Fabricação de canetas

Em 1925, o Diretor Prof. Agenor Medeiros, teve a idéia de fabricar canetas de madeira como trabalho dos alunos e para isso instalou a "fábrica" no porão do prédio, orientado por Casemiro Rosselli - naquela época usava-se caneta de madeira com pena metálica para escrever, e não esferográfica como atualmente. As canetas eram enviadas à Secretaria da Educação que as destinava aos Grupos e Escolas do Estado. Em virtude da boa aceitação, o Diretor, para aumentar a produção construiu um barracão no pátio, ampliando a "fábrica" que chegou a produzir até 2.600 canetas por mês, em 1927. A renda da venda das canetas à Secretaria era destinada à Caixa Escolar. Além das canetas, o Grupo fabricava bilros para renda, argolas para guardanapos e abotoaduras de madeira.

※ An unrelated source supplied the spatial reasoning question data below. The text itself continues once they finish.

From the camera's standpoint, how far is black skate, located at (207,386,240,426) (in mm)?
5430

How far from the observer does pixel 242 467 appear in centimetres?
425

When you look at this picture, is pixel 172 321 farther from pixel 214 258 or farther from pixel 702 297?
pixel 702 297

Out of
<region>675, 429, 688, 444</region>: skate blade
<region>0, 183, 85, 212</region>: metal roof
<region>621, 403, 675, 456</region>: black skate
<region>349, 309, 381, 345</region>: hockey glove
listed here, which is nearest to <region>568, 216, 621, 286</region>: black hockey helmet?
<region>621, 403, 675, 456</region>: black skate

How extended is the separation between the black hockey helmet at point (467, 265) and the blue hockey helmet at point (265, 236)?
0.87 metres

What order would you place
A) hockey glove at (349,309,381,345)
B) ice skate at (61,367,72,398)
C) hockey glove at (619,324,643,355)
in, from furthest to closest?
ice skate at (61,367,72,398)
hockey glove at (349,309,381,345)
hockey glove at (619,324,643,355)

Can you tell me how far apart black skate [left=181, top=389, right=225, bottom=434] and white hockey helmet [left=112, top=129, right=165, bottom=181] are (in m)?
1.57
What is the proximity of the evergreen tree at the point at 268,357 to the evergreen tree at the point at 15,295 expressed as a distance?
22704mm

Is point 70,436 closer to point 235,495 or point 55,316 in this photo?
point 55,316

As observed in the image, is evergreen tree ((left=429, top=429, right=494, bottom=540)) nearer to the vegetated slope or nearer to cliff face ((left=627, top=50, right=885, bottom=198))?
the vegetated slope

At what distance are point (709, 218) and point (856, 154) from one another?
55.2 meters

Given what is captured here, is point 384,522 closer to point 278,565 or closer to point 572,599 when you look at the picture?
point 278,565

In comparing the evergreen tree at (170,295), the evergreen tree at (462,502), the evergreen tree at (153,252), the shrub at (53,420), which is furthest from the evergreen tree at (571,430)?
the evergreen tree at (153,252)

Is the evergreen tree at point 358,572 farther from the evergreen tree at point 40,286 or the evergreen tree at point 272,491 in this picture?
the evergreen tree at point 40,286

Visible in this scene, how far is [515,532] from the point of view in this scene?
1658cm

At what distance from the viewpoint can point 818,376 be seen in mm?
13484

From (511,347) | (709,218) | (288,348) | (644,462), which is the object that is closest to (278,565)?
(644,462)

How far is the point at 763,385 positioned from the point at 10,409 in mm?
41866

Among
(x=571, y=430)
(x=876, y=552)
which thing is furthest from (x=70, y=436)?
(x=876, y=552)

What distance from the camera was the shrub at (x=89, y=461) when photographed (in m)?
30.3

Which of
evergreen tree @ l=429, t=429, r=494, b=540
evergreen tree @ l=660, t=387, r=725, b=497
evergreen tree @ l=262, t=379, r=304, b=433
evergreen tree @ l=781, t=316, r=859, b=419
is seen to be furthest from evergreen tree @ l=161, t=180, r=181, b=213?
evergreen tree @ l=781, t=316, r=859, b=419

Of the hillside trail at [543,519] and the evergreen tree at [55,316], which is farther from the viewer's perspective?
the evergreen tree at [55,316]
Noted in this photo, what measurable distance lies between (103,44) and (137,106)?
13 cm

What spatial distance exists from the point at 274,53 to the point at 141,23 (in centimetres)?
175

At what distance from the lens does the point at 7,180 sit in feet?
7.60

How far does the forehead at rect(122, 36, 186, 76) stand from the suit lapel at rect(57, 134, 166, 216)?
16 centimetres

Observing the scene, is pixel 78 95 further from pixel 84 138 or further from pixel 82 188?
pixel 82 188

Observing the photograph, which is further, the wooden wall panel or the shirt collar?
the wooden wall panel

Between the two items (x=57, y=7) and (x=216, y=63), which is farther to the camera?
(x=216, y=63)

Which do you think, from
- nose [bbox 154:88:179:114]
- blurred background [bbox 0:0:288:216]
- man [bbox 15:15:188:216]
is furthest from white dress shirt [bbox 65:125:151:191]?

Posto de Saúde de Bento Quirino

O Posto de Saúde do bairro Bento Quirino foi no começo do século a residência de "James Martin Stuart", cuja família pelo que se sabe radicara-se na capital do império e ali tendo construído uma belíssima mansão que foi retratada, inclusive, em quadros da época. James Stuart não deixou por menos, construiu sua casa, muito requintada para os padrões da época, no bairro projetado pelos seus sócios Jorge e Leonor Fairbanks. Com esse bom gosto mandou fazer uma quadra de tênis que ficava ao lado da residência. James Martin Stuart, ao contrário dos sócios Jorge e Leonor Fairbanks que só tinham o sobrenome, era inglês e não queria perder seus laços aristocráticos mesmo morando longe de tudo. Aceitou morar ali porque adorava sua ferrovia e não queria morar longe da nova sede na mesma, ainda que precisasse viver em um bairro ainda em formação e sem qualquer infra-estrutura.